Work request – When you reach a picture, leave it out; output everything else in the records exactly.

____________________

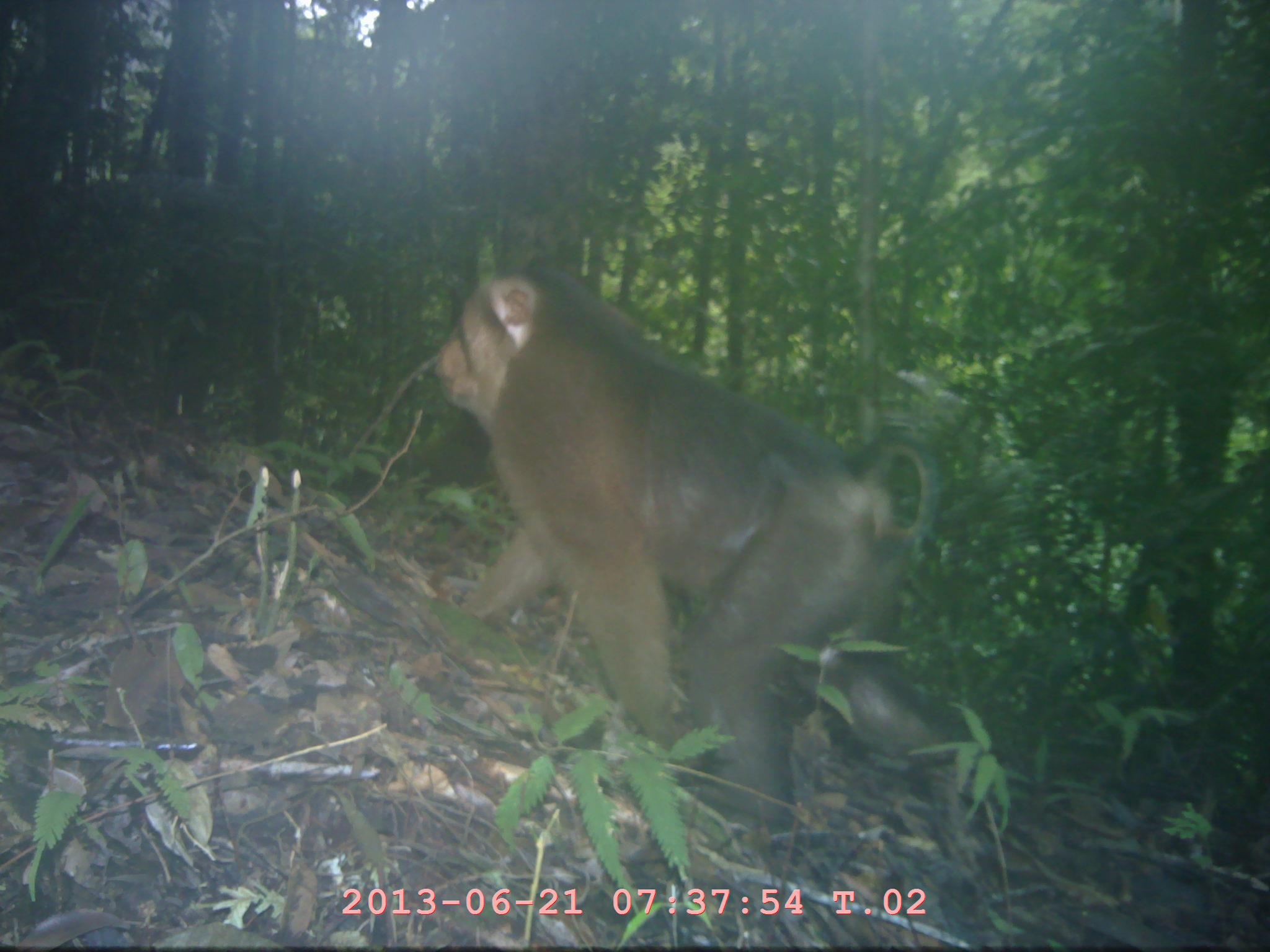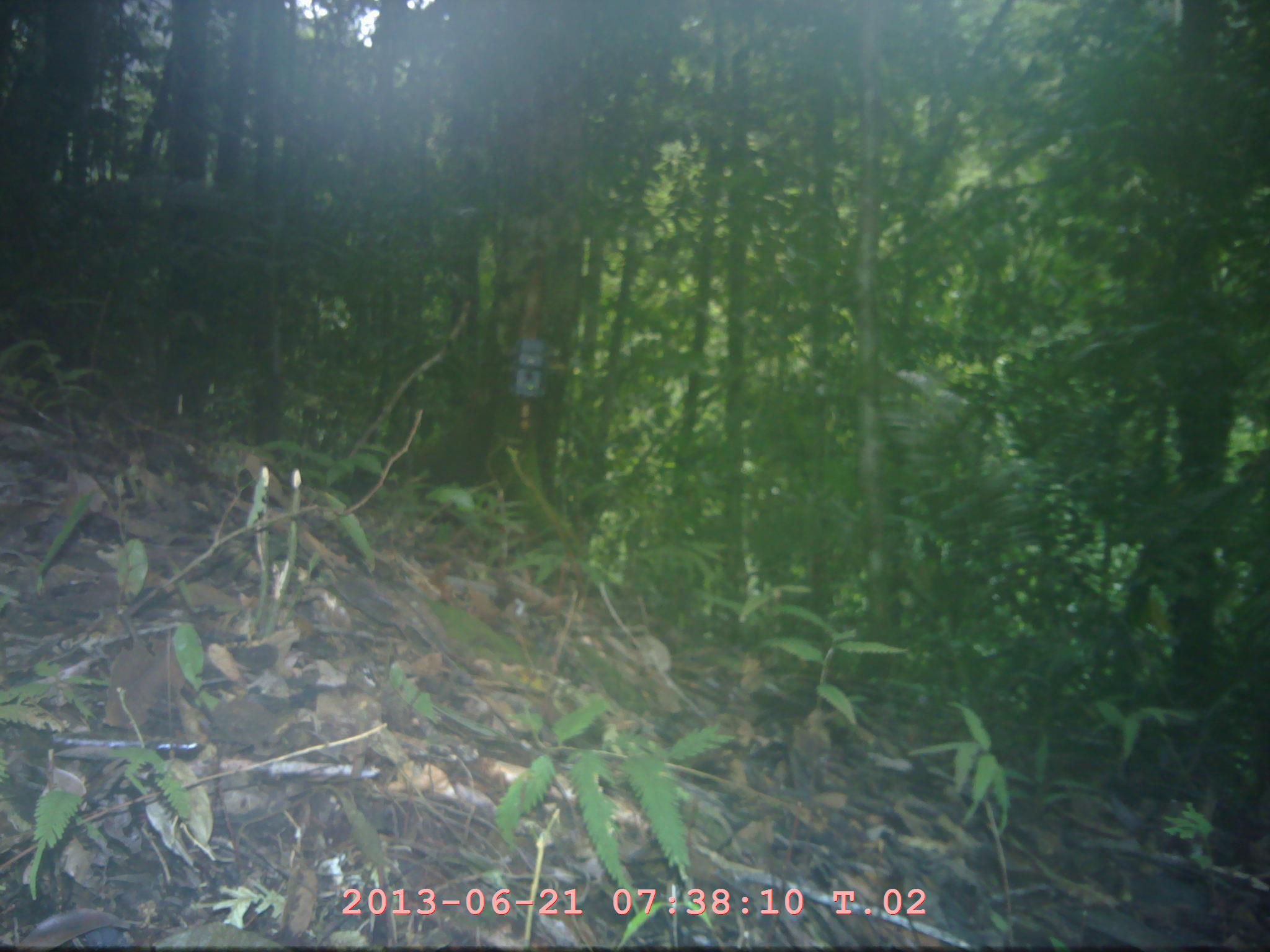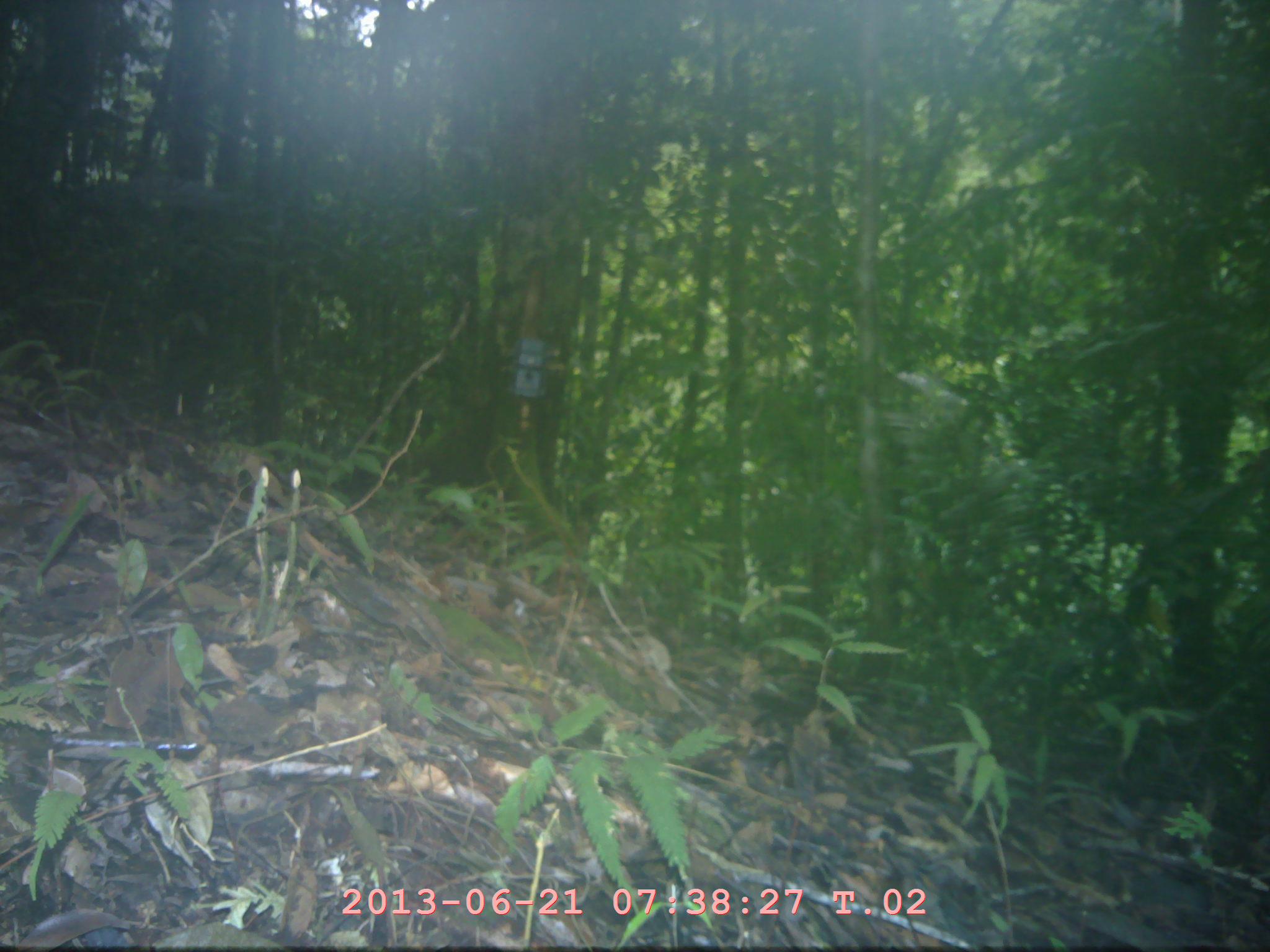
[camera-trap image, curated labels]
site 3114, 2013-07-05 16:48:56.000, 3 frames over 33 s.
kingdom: Animalia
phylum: Chordata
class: Mammalia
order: Primates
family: Cercopithecidae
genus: Macaca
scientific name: Macaca nemestrina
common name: southern pig-tailed macaque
Macaca nemestrina (southern pig-tailed macaque), count 1.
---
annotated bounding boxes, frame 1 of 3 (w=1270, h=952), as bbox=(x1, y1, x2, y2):
macaca nemestrina: bbox=(424, 259, 950, 825)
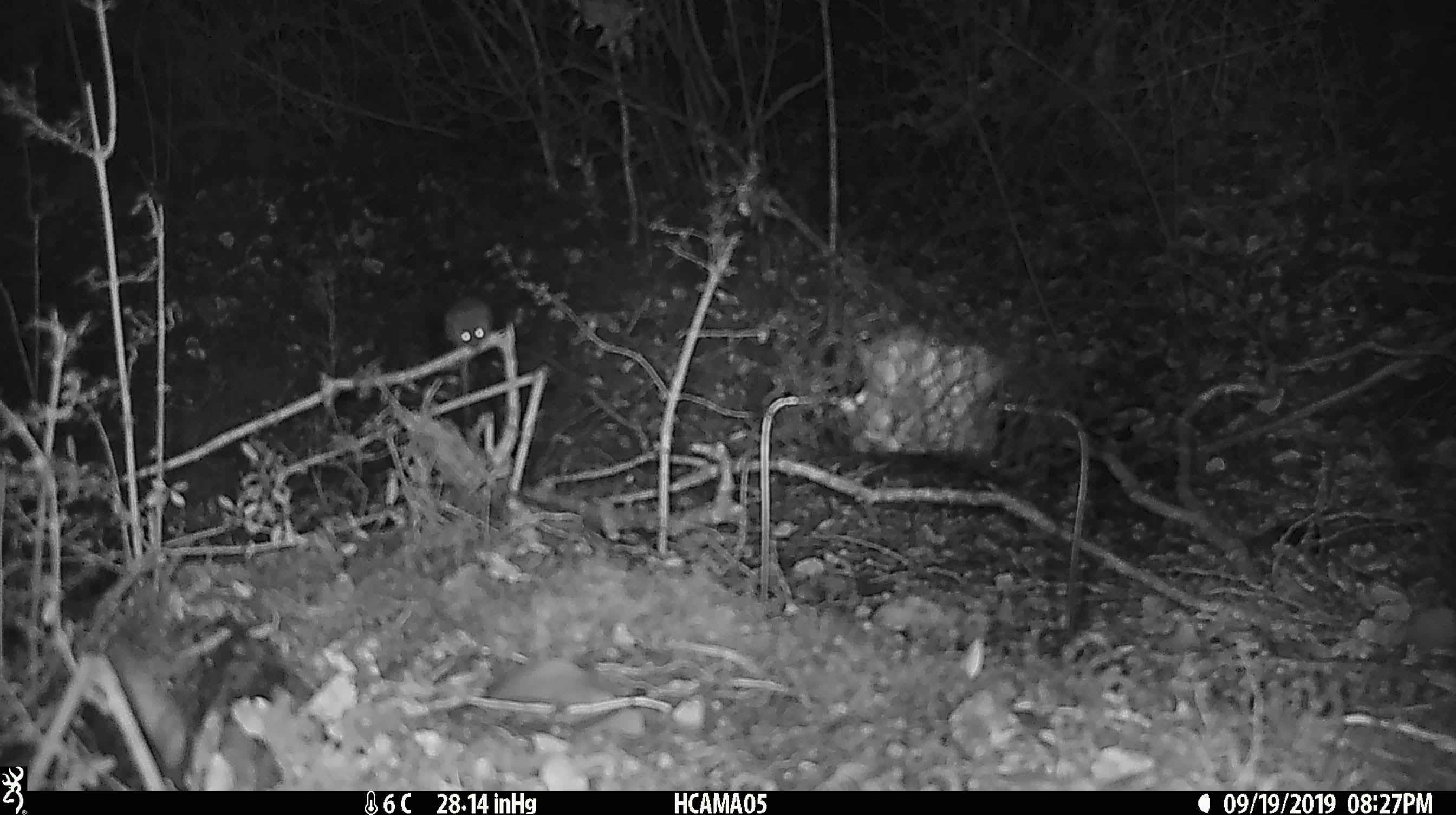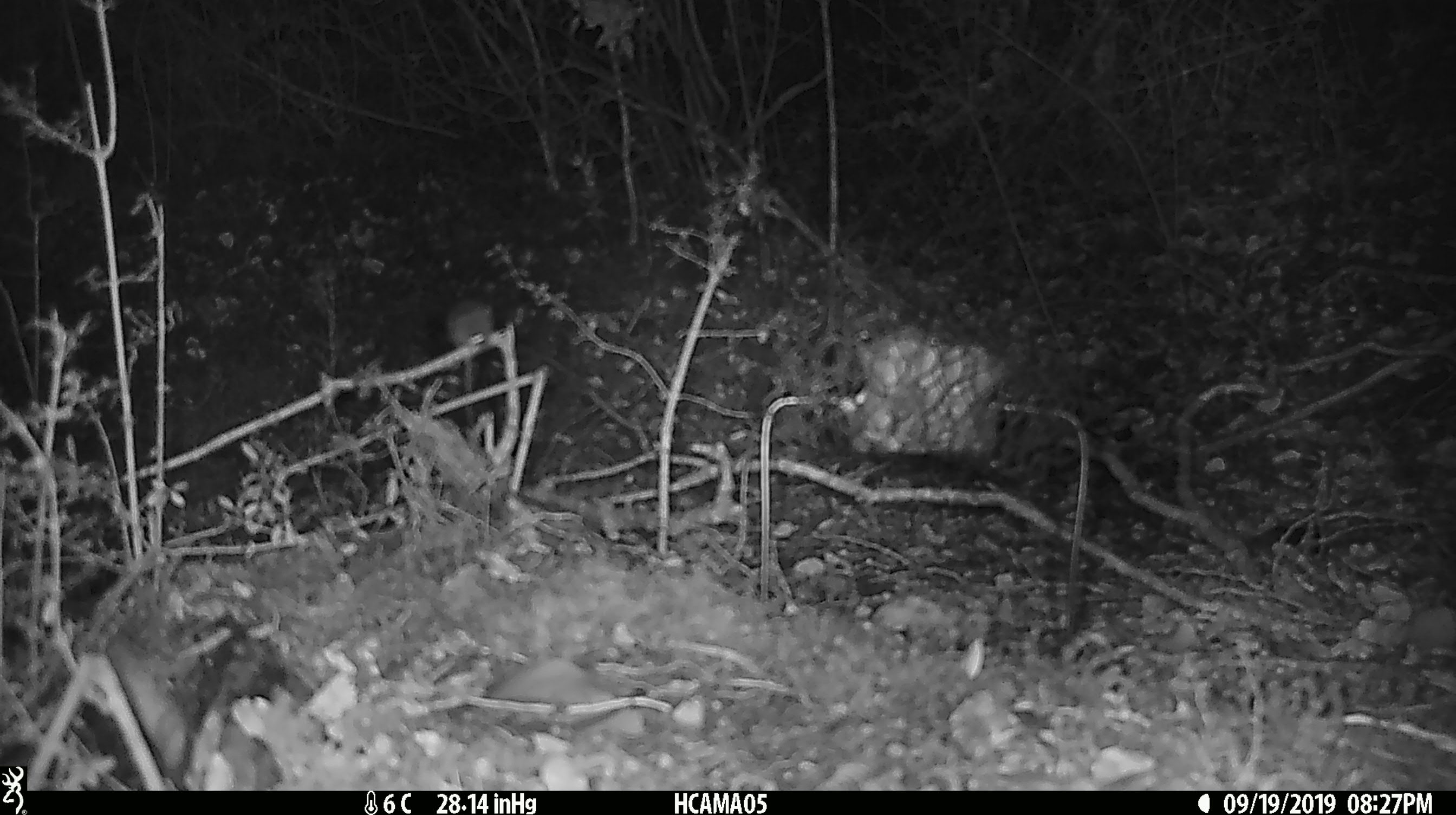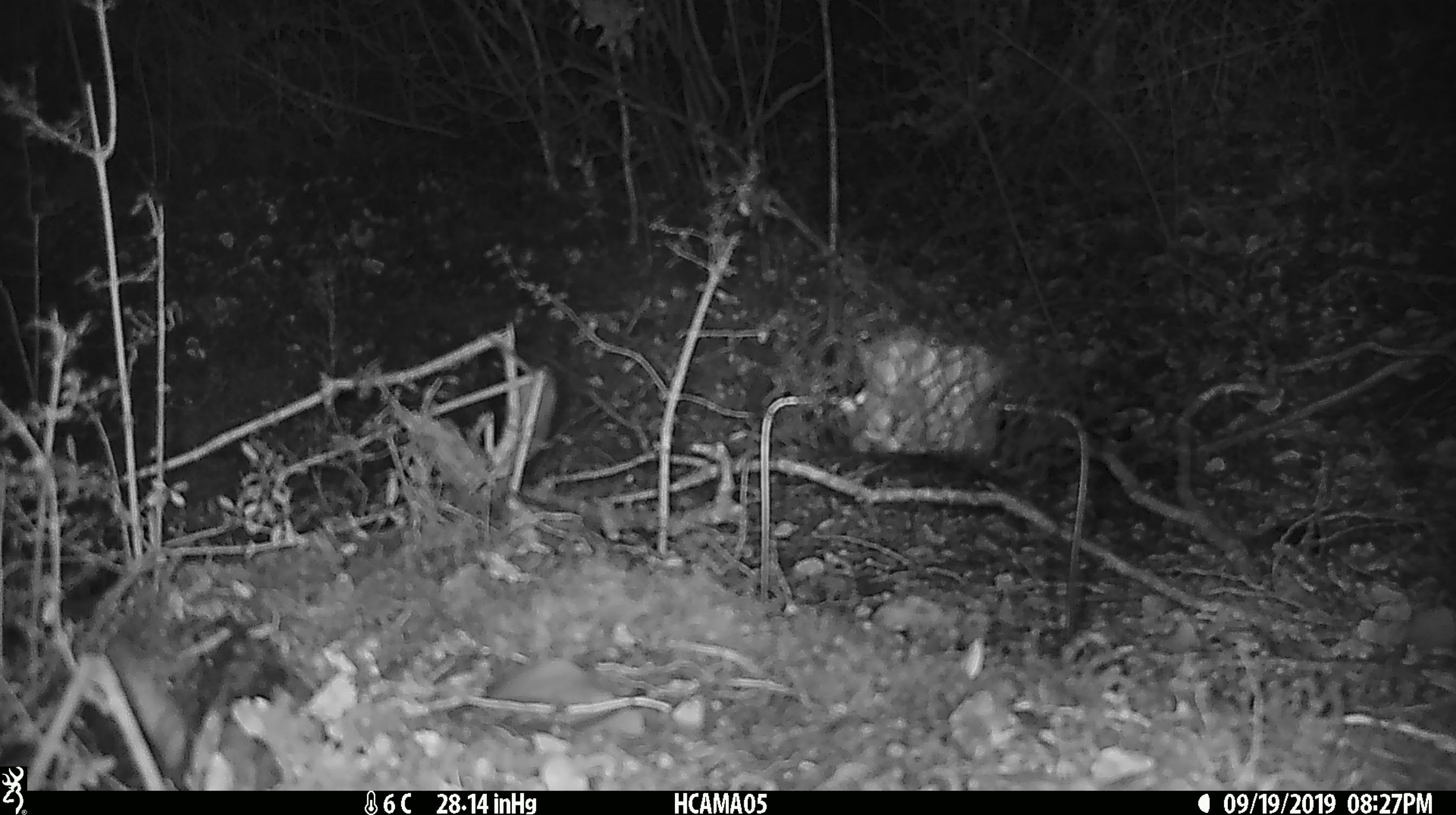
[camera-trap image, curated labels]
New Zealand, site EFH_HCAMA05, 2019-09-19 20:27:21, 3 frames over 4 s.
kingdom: Animalia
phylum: Chordata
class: Mammalia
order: Rodentia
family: Muridae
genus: Mus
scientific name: Mus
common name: mouse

____________________

Reply to the exercise –
[camera-trap image, curated labels]
site 3114, 2013-07-05 16:48:56.000, 3 frames over 33 s.
kingdom: Animalia
phylum: Chordata
class: Mammalia
order: Primates
family: Cercopithecidae
genus: Macaca
scientific name: Macaca nemestrina
common name: southern pig-tailed macaque
Macaca nemestrina (southern pig-tailed macaque), count 1.
---
annotated bounding boxes, frame 1 of 3 (w=1270, h=952), as bbox=(x1, y1, x2, y2):
macaca nemestrina: bbox=(424, 259, 950, 825)
[camera-trap image, curated labels]
New Zealand, site EFH_HCAMA05, 2019-09-19 20:27:21, 3 frames over 4 s.
kingdom: Animalia
phylum: Chordata
class: Mammalia
order: Rodentia
family: Muridae
genus: Mus
scientific name: Mus
common name: mouse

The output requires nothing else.